Our 2025 paper "Analyzing Memory Effects in Large Language Models through the lens of Cognitive Psychology" systematically tests seven classical memory phenomena in state-of-the-art LLMs using paradigms drawn from psychological research, comparing human and model behavior side-by-side. The work is part of a broader effort to evaluate AI systems with the same care we apply to human subjects.
A summary of fake news research can be obtained through our CSUR survey. Our work spans detecting fake news using content, link/network information, and early detection theories. We have built multimodal news credibility datasets such as ReCOVery (CIKM'20) for COVID-19 news, and Chinese-language resources such as CHECKED.
Recent work pushes detection toward the realistic regime of limited information: our 2025 SIGKDD Explorations paper "Is Less Really More? Fake News Detection with Limited Information" studies what is recoverable when text and labels are scarce, and our HERO model learns the hierarchical linguistic style of fake news, drawing on psychological theories of how deception manifests in writing. We also introduced the first techniques to assess the intent of fake-news spreaders (TheWebConf'22), and we are now investigating AI-generated fake news across multiple domains. For more, see our KDD/WSDM Tutorials here.
To mine across social media sites, we particularly focus on two specific problems. First, how does user behavior vary across sites (e.g., difference between LinkedIn Friends and Facebook Friends). In addition to designing new techniques, we investigate means to scale and adapt traditional models that analyze user behavior for a single site to multiple sites. For recent results on this research question, see my papers in Information Fusion'16 and ICWSM'14 and this book chapter. Second, I study user behaviors that are only observed across sites. An example includes our study on user migrations across sites.
My research has investigated means to realistically analyze human behavior online by focusing on ways to exploit information redundancies generated by user behavior. The methodology has been used to identify sarcasm on Twitter, to identify users across sites, among other behaviors. For more on the topic see this article or this textbook chapter. As a by-product, my research on human behavior modeling has had implication in information verification, privacy and security.

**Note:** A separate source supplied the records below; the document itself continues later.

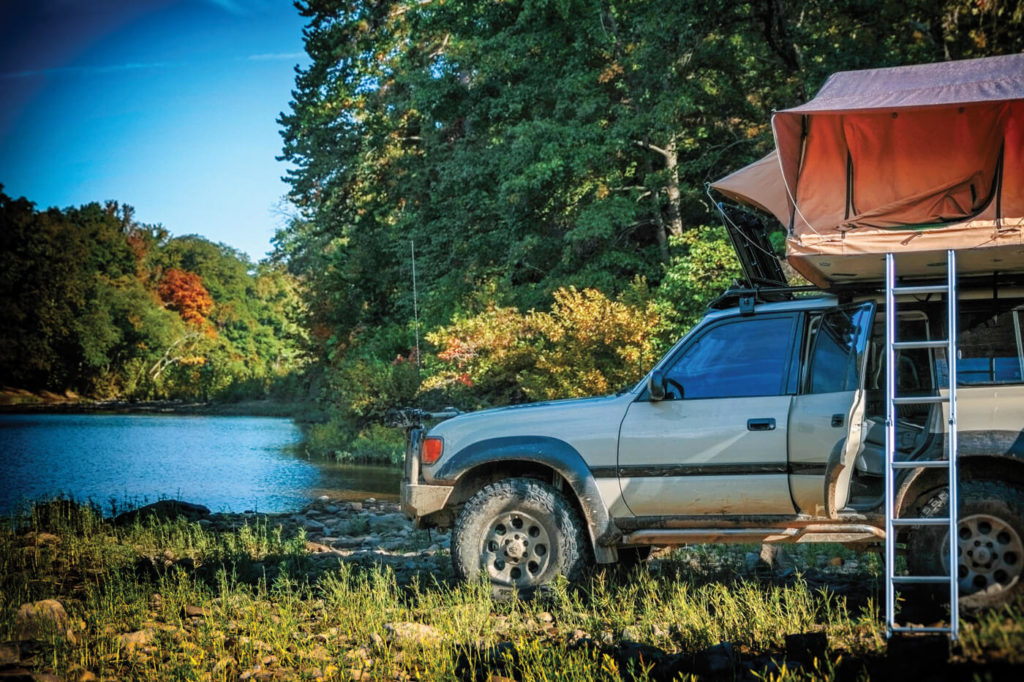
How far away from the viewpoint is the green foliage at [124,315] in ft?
187

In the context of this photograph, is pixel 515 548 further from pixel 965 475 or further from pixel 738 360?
pixel 965 475

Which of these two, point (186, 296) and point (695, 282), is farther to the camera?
point (186, 296)

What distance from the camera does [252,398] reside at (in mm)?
65000

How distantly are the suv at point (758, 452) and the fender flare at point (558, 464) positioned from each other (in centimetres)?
1

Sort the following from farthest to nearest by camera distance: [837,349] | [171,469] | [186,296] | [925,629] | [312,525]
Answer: [186,296] → [171,469] → [312,525] → [837,349] → [925,629]

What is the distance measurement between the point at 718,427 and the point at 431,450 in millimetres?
2349

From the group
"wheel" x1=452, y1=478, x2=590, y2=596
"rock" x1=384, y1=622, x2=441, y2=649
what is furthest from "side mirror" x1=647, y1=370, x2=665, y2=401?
"rock" x1=384, y1=622, x2=441, y2=649

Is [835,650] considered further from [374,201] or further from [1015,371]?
[374,201]

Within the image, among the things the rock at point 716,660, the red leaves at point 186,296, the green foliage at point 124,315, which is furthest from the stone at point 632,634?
the red leaves at point 186,296

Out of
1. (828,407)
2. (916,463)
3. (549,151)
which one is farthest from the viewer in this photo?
(549,151)

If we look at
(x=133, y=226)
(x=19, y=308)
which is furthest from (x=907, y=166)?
(x=133, y=226)

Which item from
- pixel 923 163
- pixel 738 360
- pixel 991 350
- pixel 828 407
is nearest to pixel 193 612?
pixel 738 360

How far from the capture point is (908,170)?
6.87 meters

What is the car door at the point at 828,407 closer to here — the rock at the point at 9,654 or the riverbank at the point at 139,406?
the rock at the point at 9,654
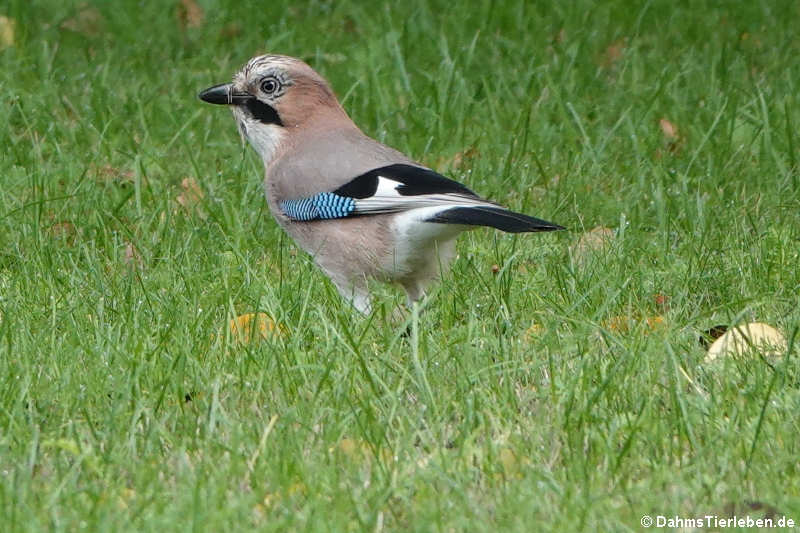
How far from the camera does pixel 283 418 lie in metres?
3.93

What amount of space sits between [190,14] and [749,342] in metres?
5.30

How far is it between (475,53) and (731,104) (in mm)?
1491

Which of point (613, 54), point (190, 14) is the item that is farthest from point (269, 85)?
point (190, 14)

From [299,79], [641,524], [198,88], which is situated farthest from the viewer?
[198,88]

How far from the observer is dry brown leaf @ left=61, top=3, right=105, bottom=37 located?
859 centimetres

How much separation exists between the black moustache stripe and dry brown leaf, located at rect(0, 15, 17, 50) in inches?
112

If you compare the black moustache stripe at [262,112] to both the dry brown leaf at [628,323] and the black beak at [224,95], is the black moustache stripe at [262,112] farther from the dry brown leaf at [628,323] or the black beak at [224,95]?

In data mining terms, ground truth is rarely available online. I recently started to investigate this problem and identified some ways to tackle the problem. For a succinct review of the topic see my recent Communciations of the ACM (CACM) paper on this issue.
I have looked at how to utilize minimum information to identify users, detect malicious users, or to recommend friends on social media sites with high accuracy. As these methods utilize only minimum information, they scale easily to millions of users. Recently, I have been investigating theoretical limits of using minimum information.
I have recently investigated the balance between privacy and mining user-generated content by connecting ideas from complexity theory, specifically Kolmogrov complexity. See this paper for some (very!) preliminary results.
My research has focused on (1) online means to map areas impacted by natural disasters in real-time [ICDM'15], (2) identifying relevant users that provide most useful information in case of crises [HT 2014], and (3) systematic approaches to crowdsource user-generated content in case of disasters [CMOT'12].